EXERCISE AIM => Print the data below exactly as it stands, and keep the pictures out.

MATERIAL PROVIDED =>
--- START ---

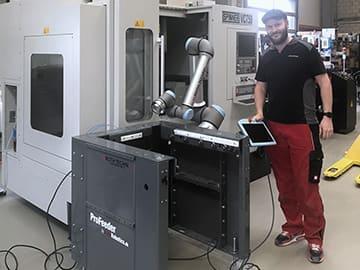 Spinner AG - Markus Roth, Inhaber und CEO der Roth Technik GmbH, mit EasyRobotics ProFeeder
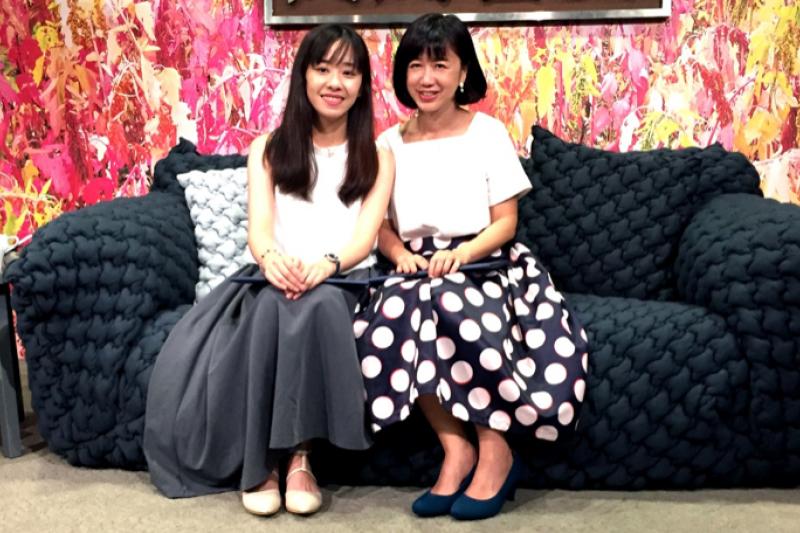 知名暢銷小說家晨羽(左)與劇作家劉中薇(右)以「只想說個好故事」為題,與現場觀眾分享創作的心路歷程(圖/城邦原創提供)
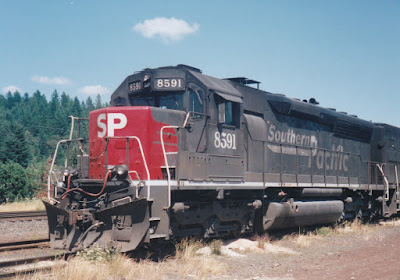 Southern Pacific SD40M-2 #8591 in Oakridge, Oregon, on July 18, 1997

--- END ---

YOUR RESPONSE =>
 Spinner AG - Markus Roth, Inhaber und CEO der Roth Technik GmbH, mit EasyRobotics ProFeeder
 知名暢銷小說家晨羽(左)與劇作家劉中薇(右)以「只想說個好故事」為題,與現場觀眾分享創作的心路歷程(圖/城邦原創提供)
 Southern Pacific SD40M-2 #8591 in Oakridge, Oregon, on July 18, 1997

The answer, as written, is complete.